SET OF TASKS:
1) What building did the Qinibagh Hotel once serve as, according to the travel blog post about Kashgar?
2) In the travel blog post about Kashgar, switch "weary" to "tired" and write out the passage between "As our 20-hour" and "trip through Pakistan.", inclusive.
3) Resume the travel blog post about Kashgar after its last sentence.

# READING TEXT start

BootsnAll Travel Network



This Donkey looks a bit feeble….how bout 100 Quai?

When we last left you we had finally had overtaken the evil Chinese boardguards, conquered the brutal roads of Kyrgyzstan and received more education than a full 4 years of public high school. We are happy to say things have gotten much easier (except for one final encounter with Chinese borderguards) as we entered Kashgar, China; jumped on the Karakorum (KKH) Highway and found ourselves among the enchanted mountaintop villages of Northern Pakistan.

As our 20-hour day concluded we settled into the friendly confines of the Qinibagh Hotel, which use to serve as the British Consulate during the Great Game days. We had three days in Kashgar…a welcomed break after an enjoyable yet exhausting last few weeks. Our guide, Abdul Rehman, wanted to show us many of the sights but we had to do half days as our ‘old’ bodies were weary and we needed the rest before our long trip through Pakistan.

Kashgar is famous for two things. Firstly, the city is home to the largest Muslim (local name: Uighur) population in China. As we absorbed this Uighur influence we found Kashgar to be one of our favorite Chinese cities, rich with delicious, different foods and smiling, friendly people. We sampled local cuisines like laghman-noodle soup, Chinese soft serve (ice in a bowl with sour yogurt…YUM?) and mutton intestines and lung. We wandered the handicraft markets of the main Muslim Quarter where you can buy anything from giant copper-engraved ‘hope chests’ to industrial-sized dumpling steamers. Secondly, Kashgar was (and still is) known across the world as having one of the largest Silk Road Sunday Markets. After seeing a gazillion markets in the last few months we have seen almost everything….but Kashgar impressed us with it’s uniqueness and ginormous scale!!!

# READING TEXT end
# DATA EXCERPT start

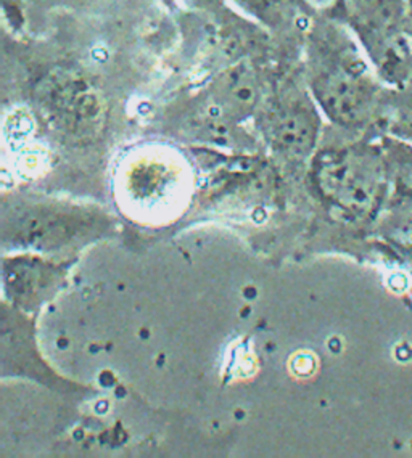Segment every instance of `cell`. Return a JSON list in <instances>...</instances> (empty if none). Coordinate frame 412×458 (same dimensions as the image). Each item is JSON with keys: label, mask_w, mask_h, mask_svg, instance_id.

# DATA EXCERPT end

EXPECTED ANSWERS:
1) It once served as the British Consulate during the Great Game days.

2)
As our 20-hour day concluded we settled into the friendly confines of the Qinibagh Hotel, which use to serve as the British Consulate during the Great Game days. We had three days in Kashgar…a welcomed break after an enjoyable yet exhausting last few weeks. Our guide, Abdul Rehman, wanted to show us many of the sights but we had to do half days as our ‘old’ bodies were tired and we needed the rest before our long trip through Pakistan.

3)
Early in Sunday morning, we visited the Livestock Market which is probably one of the most memorable experiences of our trip thus far. The farmers, animal breeders, and middlemen of neighboring towns all come together to fill a giant arena where cattle, sheep, donkeys, goats, and horses are all poked, prodded, test-ridden, and negotiated over in a pursuit that has been happening for over 1000 years. It is fascinating to stand back and watch (with your guide translating) the process of middlemen joining buyer and seller while the seller’s son tries to keep all the sheep from scattering across the arena. Really, a most unique experience! Next, we visited the massive Sunday Market (without livestock) where the locals say you can find everything in the world except for Rooster’s milk. Due to the sheer volume of participants (over 100,000) this market consumes 60-80% of the city streets as well as its original building. Being that we are on a fixed income we were looking more for the cultural experience rather than a full blown shopping experience. Although we dabbled in a few purchases the culture was more than fulfilling. The colorful shop owners, ‘huckster’ 13-year olds, adorable Uighur children filled up our camera with a lifetime of memorable photos. The funniest, by far, had to be the Viagra bonanzas which included every man over 50 screaming and pushing as if they were Christmas-Eve shoppers trying to last available Furby doll. The culture, sounds, activity, and personality of both the bazaar and the Livestock market make them a 10 out of 10 on the ‘Worth It’ scale.

Our final day in China was spent setting foot on the famous Karakorum (KKH) Highway. As we wound through the end of the Pamir Mts and beginning of the Karakorum Mts we began to see the enormity of the landscape we were going to encounter for the next week. Over the next week, the KKH, the world’s highest navigable road way will us up to 16,000ft from Western China through three mountain ranges into Central Pakistan. Before we get to Pakistan, though, we must encounter the highest driveable border crossing in the world…..Khunjerab Pass and an even more insurmountable task, a final encounter with the Chinese border patrol. Many of you must be getting tired of our rants against the Chinese authorities so won’t belabor it but after another disorganized 3 hour wait (thankfully, this time with fellow travellers) we reached Pakistan by public bus and enjoyed the gorgeous scenery and wildlife as we stood eye-level with the clouds.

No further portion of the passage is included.